▸ **WRITTEN INSTRUCTION**
Put every line of the data from the one containing "From the items" down to the last line into a JSON list of strings, one string per line. Leave out blank lines.
* begin DATA FOR THIS TASK *
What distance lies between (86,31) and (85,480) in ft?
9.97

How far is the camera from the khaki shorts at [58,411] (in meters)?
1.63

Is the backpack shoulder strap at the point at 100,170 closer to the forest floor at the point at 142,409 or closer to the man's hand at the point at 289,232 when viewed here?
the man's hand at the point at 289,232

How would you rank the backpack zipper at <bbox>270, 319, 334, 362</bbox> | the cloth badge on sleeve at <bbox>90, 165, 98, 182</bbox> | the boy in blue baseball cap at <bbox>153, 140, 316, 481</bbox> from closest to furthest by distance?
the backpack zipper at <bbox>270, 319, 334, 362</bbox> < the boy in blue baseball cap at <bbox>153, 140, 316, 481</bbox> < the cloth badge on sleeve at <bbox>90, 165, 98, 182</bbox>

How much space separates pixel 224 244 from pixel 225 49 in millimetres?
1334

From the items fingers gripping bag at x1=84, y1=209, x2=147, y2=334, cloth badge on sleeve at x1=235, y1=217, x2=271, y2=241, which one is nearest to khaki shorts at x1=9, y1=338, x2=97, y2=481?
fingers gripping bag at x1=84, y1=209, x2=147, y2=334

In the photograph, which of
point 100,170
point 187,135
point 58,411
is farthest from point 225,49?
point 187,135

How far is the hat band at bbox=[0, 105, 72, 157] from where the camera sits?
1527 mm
* end DATA FOR THIS TASK *
▸ **TASK OUTPUT**
[
  "From the items fingers gripping bag at x1=84, y1=209, x2=147, y2=334, cloth badge on sleeve at x1=235, y1=217, x2=271, y2=241, which one is nearest to khaki shorts at x1=9, y1=338, x2=97, y2=481?",
  "fingers gripping bag at x1=84, y1=209, x2=147, y2=334",
  "In the photograph, which of",
  "point 100,170",
  "point 187,135",
  "point 58,411",
  "is farthest from point 225,49?",
  "point 187,135",
  "How far is the hat band at bbox=[0, 105, 72, 157] from where the camera sits?",
  "1527 mm"
]